Unit 4 — routing baselines, residual post-processing, and a stable countdown
Pickup & Trip ETA Prediction
Routing (Unit 1) answers what path? This unit answers the harder question the rider actually stares at: how long will that path take, right now? The same road takes four minutes at 2 a.m. and eleven at 8:30. A great ETA sets expectations, feeds dispatch scoring, and anchors the fare — and a jittery, wrong one erodes trust faster than almost anything else in the app.
Uber frames ETA as a hybrid problem: a physical routing model produces a baseline, then a machine-learned model predicts the residual between that baseline and reality. You will build exactly that ladder — baseline → congestion model → residual post-processing → smoothed display — implementing each piece, checking it with python test.py, and unlocking the next with a deterministic checkpoint.
Sub-unit 1 of 20
The problem: predicting arrival time
Produce accurate pickup ETA (driver → rider) and trip ETA (pickup → destination), keep them current as traffic and position change, and present them as a stable countdown — all within a few milliseconds, because this is the highest-QPS prediction in the whole system.
Functional
- Estimate pickup and trip ETA for any origin/destination pair.

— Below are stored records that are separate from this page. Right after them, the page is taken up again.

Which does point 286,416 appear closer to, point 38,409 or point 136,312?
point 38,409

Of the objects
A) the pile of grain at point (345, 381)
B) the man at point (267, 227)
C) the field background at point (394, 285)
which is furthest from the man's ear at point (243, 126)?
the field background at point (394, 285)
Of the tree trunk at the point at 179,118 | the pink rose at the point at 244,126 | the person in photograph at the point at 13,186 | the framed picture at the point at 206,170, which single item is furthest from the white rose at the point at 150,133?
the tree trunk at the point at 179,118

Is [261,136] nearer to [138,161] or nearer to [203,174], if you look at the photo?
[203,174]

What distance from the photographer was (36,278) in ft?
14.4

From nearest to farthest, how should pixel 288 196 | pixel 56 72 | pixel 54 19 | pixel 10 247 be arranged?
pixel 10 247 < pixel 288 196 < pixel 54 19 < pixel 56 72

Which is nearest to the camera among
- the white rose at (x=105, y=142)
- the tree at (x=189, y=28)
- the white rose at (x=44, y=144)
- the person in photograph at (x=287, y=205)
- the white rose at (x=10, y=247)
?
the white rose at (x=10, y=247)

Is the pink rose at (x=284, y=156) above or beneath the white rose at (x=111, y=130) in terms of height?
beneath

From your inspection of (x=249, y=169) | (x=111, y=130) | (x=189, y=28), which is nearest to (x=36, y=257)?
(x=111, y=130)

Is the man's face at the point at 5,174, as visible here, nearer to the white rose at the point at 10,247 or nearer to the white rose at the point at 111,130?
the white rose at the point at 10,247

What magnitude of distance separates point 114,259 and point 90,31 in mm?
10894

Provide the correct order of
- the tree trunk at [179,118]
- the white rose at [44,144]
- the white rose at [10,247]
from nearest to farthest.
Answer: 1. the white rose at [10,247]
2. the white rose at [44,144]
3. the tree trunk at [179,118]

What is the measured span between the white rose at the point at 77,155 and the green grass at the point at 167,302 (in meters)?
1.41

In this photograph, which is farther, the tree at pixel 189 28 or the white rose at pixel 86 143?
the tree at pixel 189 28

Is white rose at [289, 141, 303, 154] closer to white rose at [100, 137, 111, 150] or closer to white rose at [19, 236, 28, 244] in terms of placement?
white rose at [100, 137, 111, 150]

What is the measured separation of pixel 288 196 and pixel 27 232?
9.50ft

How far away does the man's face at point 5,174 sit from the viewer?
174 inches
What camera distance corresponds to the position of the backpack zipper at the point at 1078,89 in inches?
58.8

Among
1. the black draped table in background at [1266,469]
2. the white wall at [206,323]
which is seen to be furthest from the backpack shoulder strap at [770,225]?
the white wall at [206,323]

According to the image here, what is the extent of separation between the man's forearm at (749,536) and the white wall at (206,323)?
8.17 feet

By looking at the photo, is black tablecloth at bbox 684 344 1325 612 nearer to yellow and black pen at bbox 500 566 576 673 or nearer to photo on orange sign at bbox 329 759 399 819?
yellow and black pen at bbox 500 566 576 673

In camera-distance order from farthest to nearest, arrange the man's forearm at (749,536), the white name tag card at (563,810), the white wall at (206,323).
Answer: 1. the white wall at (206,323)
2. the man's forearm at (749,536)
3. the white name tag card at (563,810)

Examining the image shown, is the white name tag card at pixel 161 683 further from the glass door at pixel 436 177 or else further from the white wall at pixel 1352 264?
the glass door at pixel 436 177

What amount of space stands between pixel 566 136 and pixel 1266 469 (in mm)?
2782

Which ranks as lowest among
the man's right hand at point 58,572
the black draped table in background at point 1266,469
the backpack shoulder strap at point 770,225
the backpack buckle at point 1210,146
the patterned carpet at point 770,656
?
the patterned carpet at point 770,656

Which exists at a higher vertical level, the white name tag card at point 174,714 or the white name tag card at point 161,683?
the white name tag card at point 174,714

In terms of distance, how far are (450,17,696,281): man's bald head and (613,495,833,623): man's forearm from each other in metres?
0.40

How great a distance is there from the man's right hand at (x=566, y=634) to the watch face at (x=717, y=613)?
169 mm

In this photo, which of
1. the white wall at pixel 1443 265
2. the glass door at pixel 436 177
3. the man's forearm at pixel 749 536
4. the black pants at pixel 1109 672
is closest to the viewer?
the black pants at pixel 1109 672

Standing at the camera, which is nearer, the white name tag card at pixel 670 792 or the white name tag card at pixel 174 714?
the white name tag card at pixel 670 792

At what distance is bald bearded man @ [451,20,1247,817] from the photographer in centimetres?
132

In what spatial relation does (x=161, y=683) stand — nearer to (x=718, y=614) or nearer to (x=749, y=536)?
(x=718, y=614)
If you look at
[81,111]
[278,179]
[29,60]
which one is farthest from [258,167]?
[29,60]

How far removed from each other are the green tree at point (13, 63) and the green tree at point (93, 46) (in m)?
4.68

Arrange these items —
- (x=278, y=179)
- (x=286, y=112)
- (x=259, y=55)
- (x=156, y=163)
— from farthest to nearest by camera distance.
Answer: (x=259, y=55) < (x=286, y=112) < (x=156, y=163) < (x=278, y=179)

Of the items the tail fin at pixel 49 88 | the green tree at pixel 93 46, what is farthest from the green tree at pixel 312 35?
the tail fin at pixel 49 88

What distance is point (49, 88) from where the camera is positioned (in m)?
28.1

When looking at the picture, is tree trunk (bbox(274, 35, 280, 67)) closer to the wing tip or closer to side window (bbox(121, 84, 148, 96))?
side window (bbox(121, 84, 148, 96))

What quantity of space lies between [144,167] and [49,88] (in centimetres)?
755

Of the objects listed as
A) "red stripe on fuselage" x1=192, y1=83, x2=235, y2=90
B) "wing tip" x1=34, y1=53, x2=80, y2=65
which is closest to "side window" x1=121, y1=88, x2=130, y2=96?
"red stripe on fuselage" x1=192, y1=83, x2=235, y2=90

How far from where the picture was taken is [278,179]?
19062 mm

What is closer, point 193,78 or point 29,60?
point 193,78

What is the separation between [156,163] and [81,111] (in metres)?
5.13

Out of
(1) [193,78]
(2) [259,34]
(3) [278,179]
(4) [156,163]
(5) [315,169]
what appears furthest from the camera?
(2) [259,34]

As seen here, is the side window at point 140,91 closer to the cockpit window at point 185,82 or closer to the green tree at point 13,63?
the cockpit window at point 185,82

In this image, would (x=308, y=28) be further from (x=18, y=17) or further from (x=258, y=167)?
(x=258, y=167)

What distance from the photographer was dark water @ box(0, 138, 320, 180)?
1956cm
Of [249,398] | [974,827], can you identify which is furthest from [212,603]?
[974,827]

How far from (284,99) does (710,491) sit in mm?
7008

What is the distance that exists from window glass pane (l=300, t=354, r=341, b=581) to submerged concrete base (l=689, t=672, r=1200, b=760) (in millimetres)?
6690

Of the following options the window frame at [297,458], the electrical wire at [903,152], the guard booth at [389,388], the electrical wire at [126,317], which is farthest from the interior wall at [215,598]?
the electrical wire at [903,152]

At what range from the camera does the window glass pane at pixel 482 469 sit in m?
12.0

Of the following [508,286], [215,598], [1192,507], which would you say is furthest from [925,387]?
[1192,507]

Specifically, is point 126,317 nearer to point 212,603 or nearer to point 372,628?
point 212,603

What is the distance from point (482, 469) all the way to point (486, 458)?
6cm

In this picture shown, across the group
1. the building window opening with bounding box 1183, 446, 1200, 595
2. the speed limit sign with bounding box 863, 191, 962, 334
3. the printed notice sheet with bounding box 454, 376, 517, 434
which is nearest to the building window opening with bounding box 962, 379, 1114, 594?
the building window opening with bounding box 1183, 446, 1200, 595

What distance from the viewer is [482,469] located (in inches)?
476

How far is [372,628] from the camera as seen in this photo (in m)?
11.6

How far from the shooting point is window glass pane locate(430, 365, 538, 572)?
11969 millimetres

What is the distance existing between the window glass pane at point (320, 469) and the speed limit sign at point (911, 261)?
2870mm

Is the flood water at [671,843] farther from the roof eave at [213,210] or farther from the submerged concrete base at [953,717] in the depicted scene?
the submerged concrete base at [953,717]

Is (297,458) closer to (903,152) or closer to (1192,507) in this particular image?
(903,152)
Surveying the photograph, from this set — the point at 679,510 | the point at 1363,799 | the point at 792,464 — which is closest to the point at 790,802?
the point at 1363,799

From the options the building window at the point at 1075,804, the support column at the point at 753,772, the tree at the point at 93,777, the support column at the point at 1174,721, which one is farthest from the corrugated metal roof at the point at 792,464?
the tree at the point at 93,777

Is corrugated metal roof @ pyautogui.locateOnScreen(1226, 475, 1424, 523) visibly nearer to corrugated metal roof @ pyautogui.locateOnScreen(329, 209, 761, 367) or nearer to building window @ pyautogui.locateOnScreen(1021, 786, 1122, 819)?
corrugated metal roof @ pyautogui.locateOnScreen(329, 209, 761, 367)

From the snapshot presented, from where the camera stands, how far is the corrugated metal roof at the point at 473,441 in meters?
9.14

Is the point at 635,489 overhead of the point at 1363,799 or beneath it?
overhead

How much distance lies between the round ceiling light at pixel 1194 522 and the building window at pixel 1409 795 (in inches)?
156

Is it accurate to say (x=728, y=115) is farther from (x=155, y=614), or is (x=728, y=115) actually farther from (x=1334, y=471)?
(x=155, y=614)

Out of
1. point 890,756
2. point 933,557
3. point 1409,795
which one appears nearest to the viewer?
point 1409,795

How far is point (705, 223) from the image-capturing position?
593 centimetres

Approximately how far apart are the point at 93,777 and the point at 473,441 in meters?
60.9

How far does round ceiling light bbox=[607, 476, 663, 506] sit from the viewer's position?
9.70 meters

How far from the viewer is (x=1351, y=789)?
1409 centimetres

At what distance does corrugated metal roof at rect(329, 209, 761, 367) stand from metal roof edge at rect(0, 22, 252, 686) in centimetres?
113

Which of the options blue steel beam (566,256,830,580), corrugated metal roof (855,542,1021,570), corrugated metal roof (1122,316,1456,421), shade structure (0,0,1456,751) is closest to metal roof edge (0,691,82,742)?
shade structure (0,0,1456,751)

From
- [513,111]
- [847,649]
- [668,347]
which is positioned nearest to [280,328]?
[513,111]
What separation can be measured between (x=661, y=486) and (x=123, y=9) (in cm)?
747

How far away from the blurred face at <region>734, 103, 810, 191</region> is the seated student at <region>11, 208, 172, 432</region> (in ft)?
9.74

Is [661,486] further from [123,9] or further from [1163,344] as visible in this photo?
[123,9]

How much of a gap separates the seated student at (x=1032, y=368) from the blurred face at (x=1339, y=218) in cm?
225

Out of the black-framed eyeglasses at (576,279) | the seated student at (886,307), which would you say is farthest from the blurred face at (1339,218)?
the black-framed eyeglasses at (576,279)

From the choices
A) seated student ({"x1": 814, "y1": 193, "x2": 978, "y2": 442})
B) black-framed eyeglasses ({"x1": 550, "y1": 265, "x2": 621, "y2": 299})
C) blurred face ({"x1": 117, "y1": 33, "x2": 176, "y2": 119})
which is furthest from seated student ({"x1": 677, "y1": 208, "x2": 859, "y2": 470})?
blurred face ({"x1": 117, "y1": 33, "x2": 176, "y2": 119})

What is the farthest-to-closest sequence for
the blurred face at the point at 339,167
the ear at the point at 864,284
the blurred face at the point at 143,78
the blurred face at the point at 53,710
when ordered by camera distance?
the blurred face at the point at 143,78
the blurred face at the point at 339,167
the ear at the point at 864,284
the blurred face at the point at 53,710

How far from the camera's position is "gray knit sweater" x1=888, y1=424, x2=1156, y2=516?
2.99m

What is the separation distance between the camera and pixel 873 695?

- Update the estimate as the driver moves and traffic shifts.
- Feed ETAs to dispatch (Unit 3), pricing (Unit 5), and matching (Unit 6).
- Present a smooth, non-flickering countdown to the rider.
Non-functional
- Return an ETA within a few milliseconds (highest-QPS model at Uber).
- Mean absolute error within a small fraction of true duration across the day.
- Stable display — no large jumps between refreshes.
- Continuously recalibrate from completed trips.
Constraints
- True segment speeds vary by time of day, weather, and incidents.
- Live probe data is noisy and arrives with delay.
- The exact route a driver takes is not known in advance.
- The map is a model — it cannot perfectly capture conditions on the ground.
That last constraint is the crux. As Uber's Maps team puts it, the map is not the terrain: a road graph is a model, and even a perfect shortest-path query returns an ETA conditioned on a route the rider and driver may not actually take. The entire unit is about closing the gap between the graph's answer and the real world.